Displays offer fertile ground for imagination: just envision miniature flat panels that you could slap on objects as if they were stickers, for instant displays. On a more practical level, wouldn't it be nice to have a way to instantly make your cell phone display bigger? This would probably involve building a display that could bend or even roll up. That last concept might seem completely outlandish - displays consist of glass and other substances that are not inclined to bend. Yet such displays have been demonstrated by the likes of Philips and Xerox and might not be far away from market.

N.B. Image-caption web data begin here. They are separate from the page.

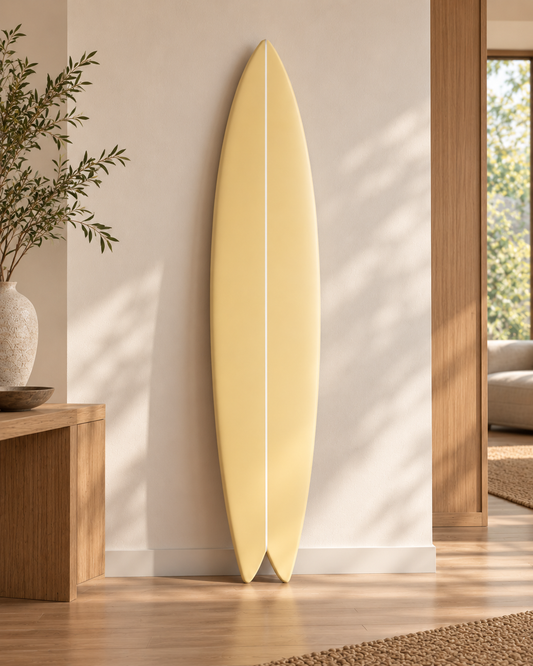 Pastel Yellow Surfboard Wall Art | Retro Sunny Kids Room Decor | Wood Surf Sign | 60-120 cm
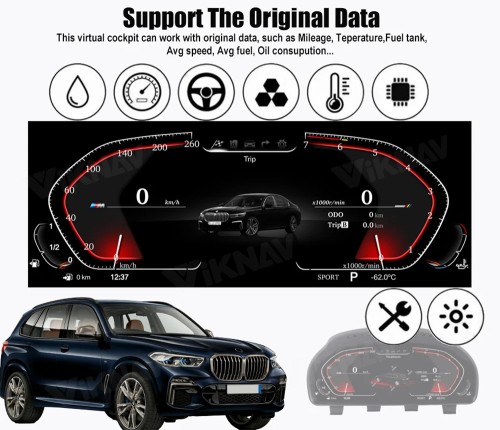 Viknav Digital Instrument Cluster 12.3 inch For BMW X6 E71 2007-2013 Linux system Vertical Screen Car Speed Meter Car Dashboard Digital Panel Head Unit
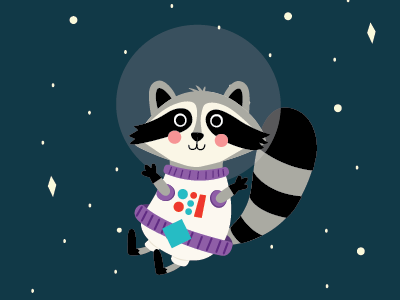 Space Raccoon animal astronaut cute illustration raccoon space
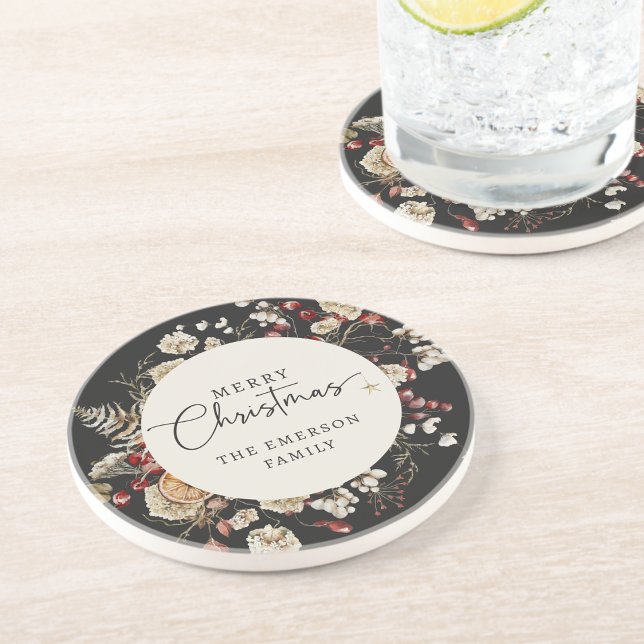 Black Christmas Coaster (Black Botanical Christmas Holiday Coasters
)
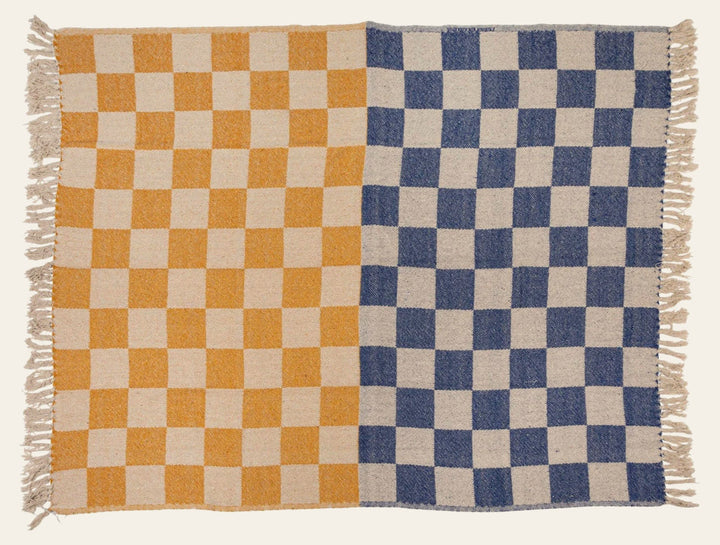 Woven Recycled Cotton Blend Throw with Check Pattern & Fringe - woven cotton check throw - Whats New Furniture Portland OR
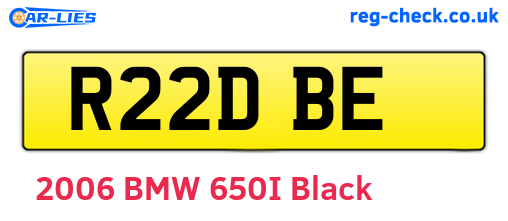 R22DBE are the vehicle registration plates.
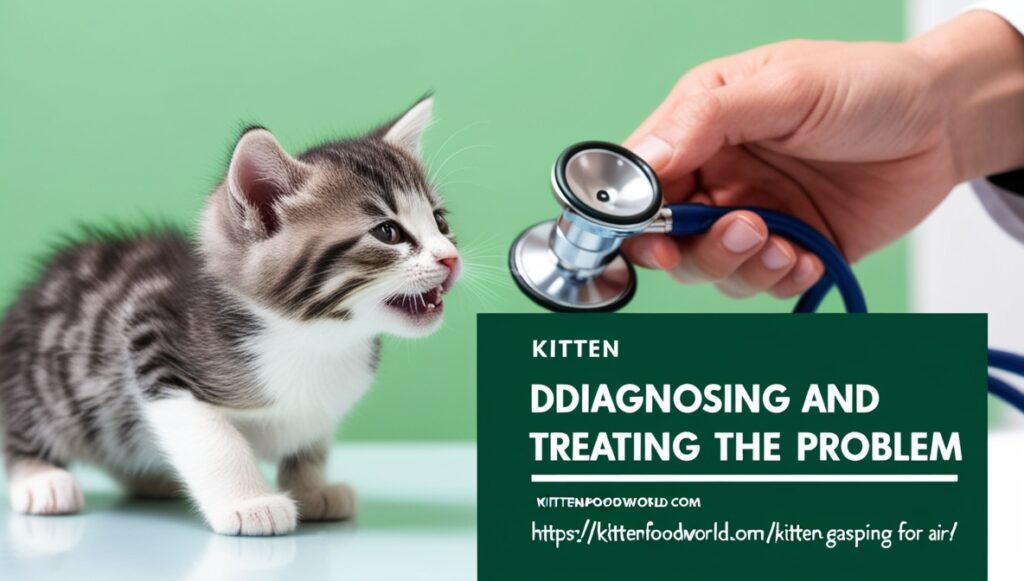 A veterinarian diagnosing breathing problems in a kitten using a stethoscope.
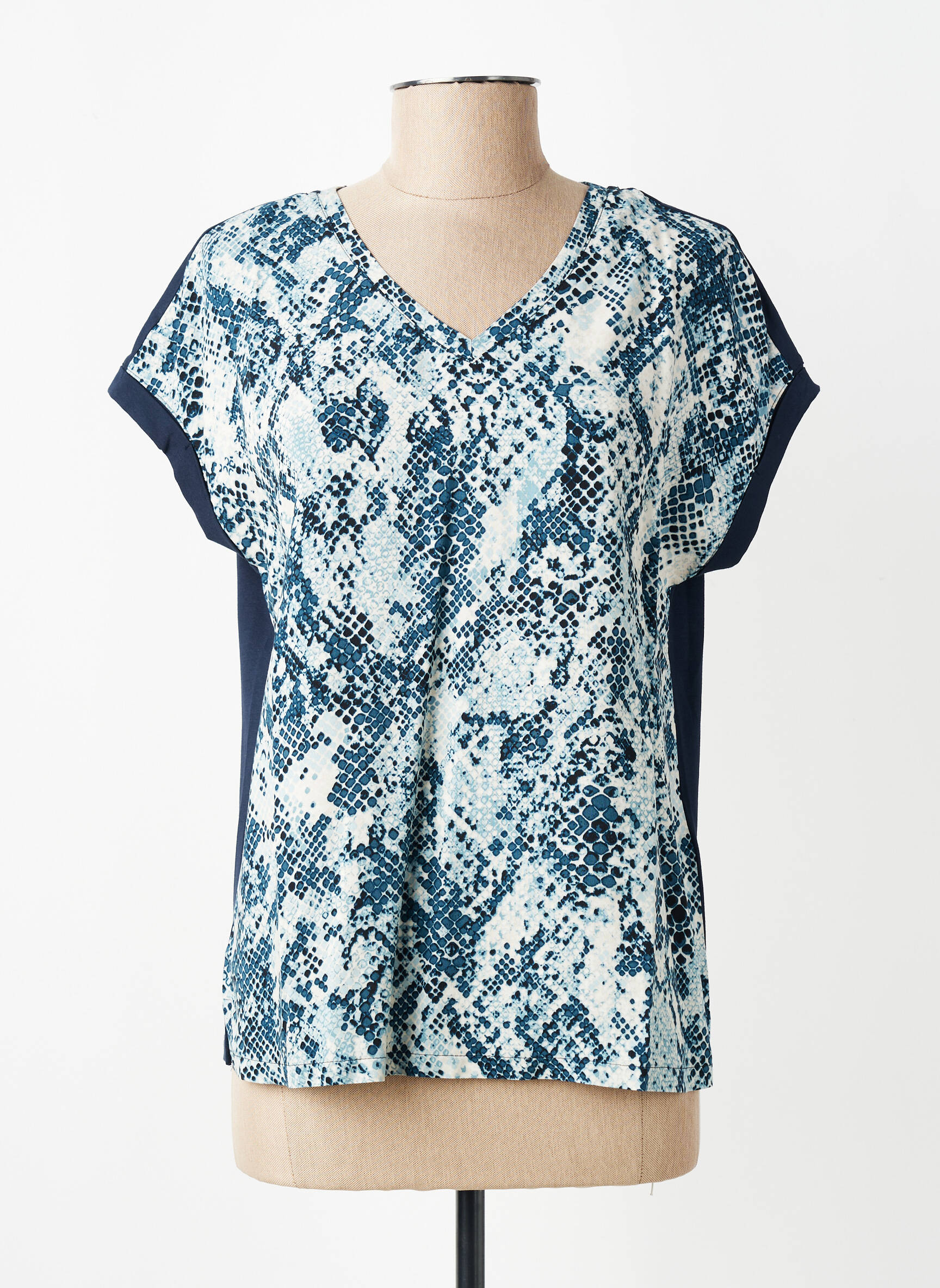 T-shirt col v manches courtes bleu STREET ONE femme
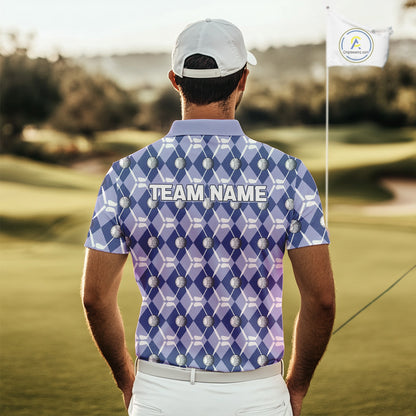 Mens golf polo shirts custom blue argyle plaid pattern golf attire for men, golfer gifts NQS10434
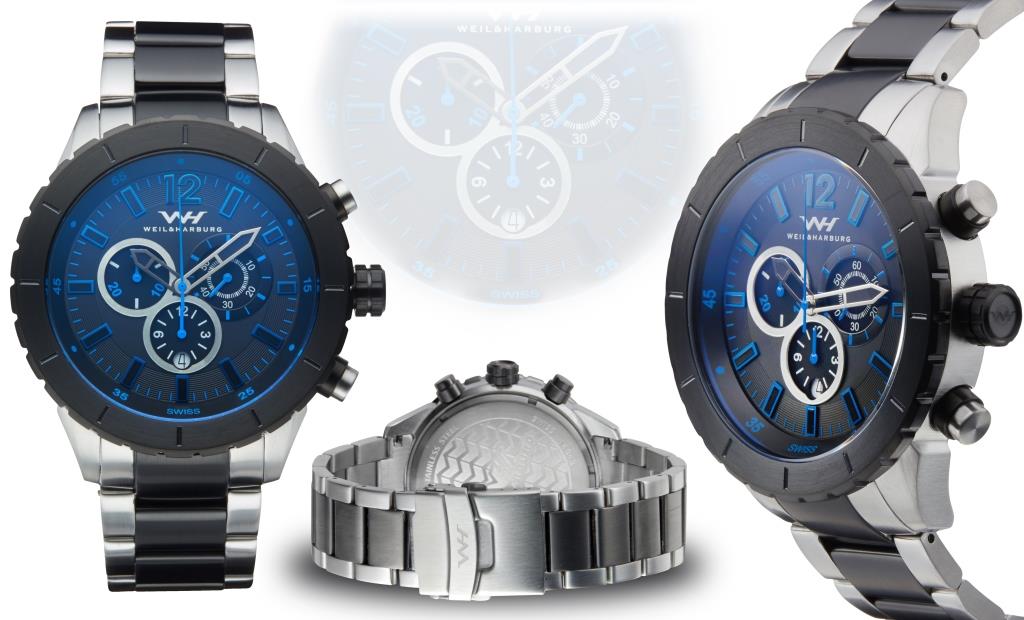 Montre Homme Weil & Harburg Swiss GMT - Mouvement Suisse Ronda, 100m étanche, Boîtier 49mm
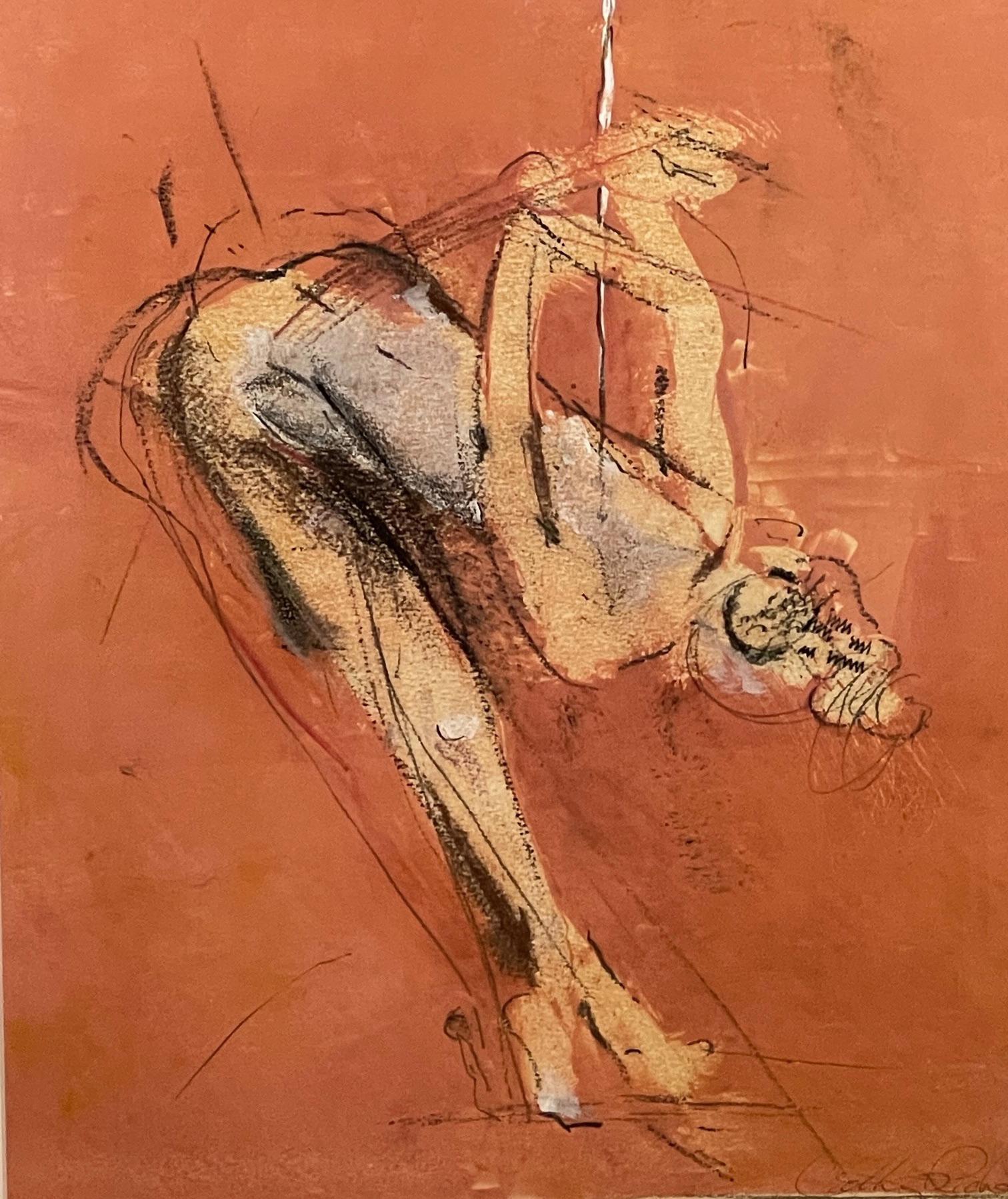 North American Gouache, Charcoal and Pastel on Paper, Mid-Century Drawing of a Ballerina For Sale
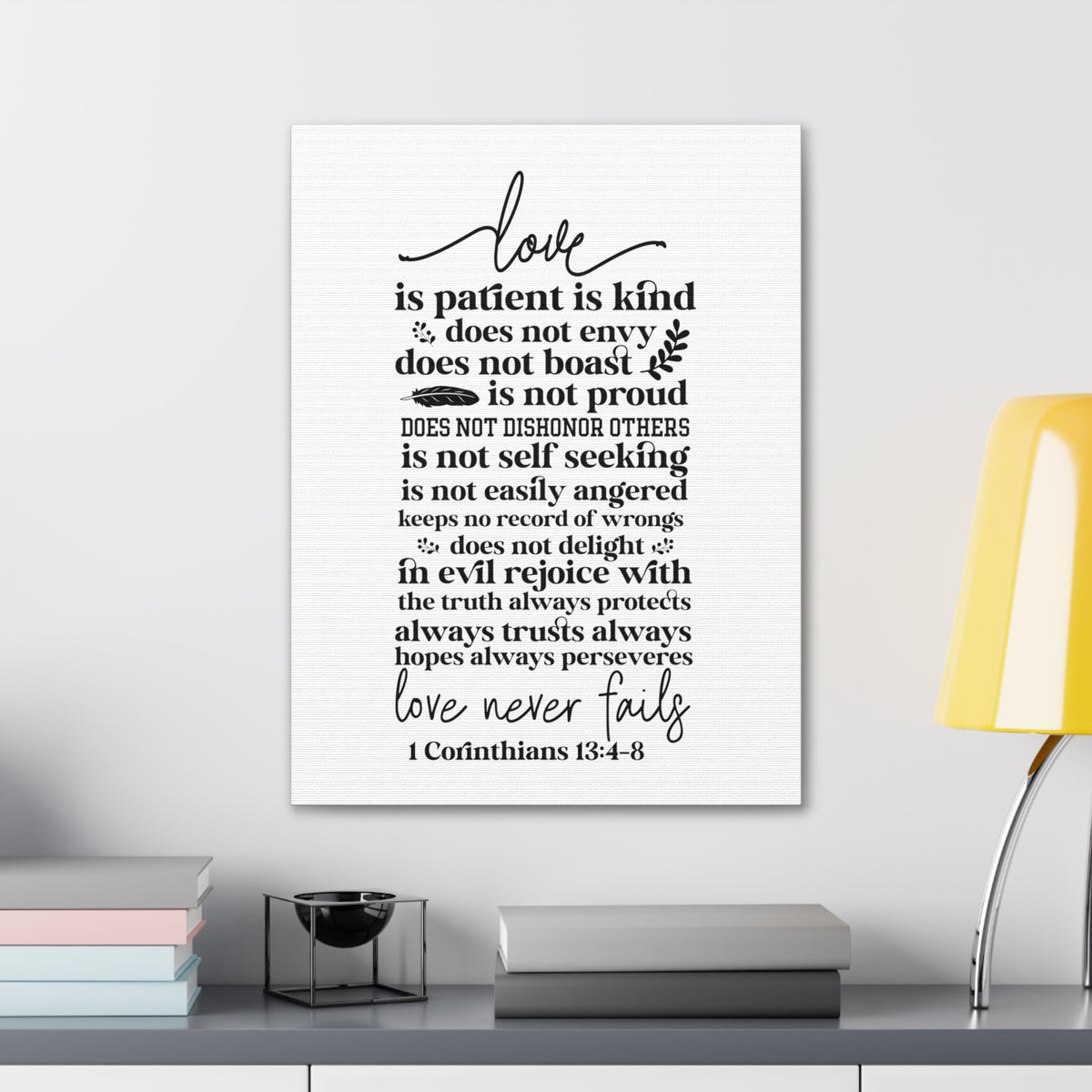 Scripture Walls 1 Corinthians 13:4-8 Love Is Bible Verse Canvas Christian Wall Art Ready to Hang Unframed-Express Your Love Gifts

A typical flat-panel display features several layers, including a glass substrate with a transistor backplane that includes semiconductor, insulating and metal layers. A liquid crystal is sandwiched between this and a color filter layer. To make a display bend, you need more flexible materials, such as plastic in place of glass, and in some cases, organic semiconductors.

Such materials form the basis of prototype 2- to 4-inch displays that have been built for the US military by Universal Display, L3 and Xerox's PARC subsidiary. These displays - made on stainless steel foil - curve around the wrist for improved mobility. Meanwhile, Philips and PARC have both demonstrated flexible displays, some made using printer-style jet arrays, for use with cell phones and other handhelds. Robert Street, a PARC senior research fellow, says that the company's jet-printed arrays and rollable displays are in early prototype stages - mostly because of manufacturing challenges and the need to develop manufacturing equipment.

Cognitive Radio

There's plenty of unused wireless spectrum out there that corporate nomads would love to utilize. Yet it isn't available to clogged parts of the spectrum. Cognitive radio - using software algorithms that help it immediately find an open spectrum anytime the normal frequency is filled - could solve the problem. Cognitive radio could produce a faster and more reliable wireless network than today's, creating higher bandwidth by adapting to spectrum conditions.

For instance, the cellular network sees heavy usage during commuting hours, and more calls might be completed if cell phones could just jump outside the allotted spectrum at those times. Spread-spectrum technologies already exist in wireless communications, routing packets in new ways. Triband cellular phones that automatically switch to new network technologies show how cognitive radios might function, as do phones that automatically switch from a cellular network to a Wi-Fi  network.

"The basic core technology exists to do cognitive radio - we know what the algorithms are and how to implement them," says Krishnamurthy Soumyanath, director of Intel's Communications Circuits Laboratory.

But real cognitive radio is not yet ready for the real world. A practical problem is power consumption - hopping between spectra requires more power than mobile devices have to spare. Soumyanath thinks the power problem will keep full-fledged cognitive radio from reaching the market before 2010.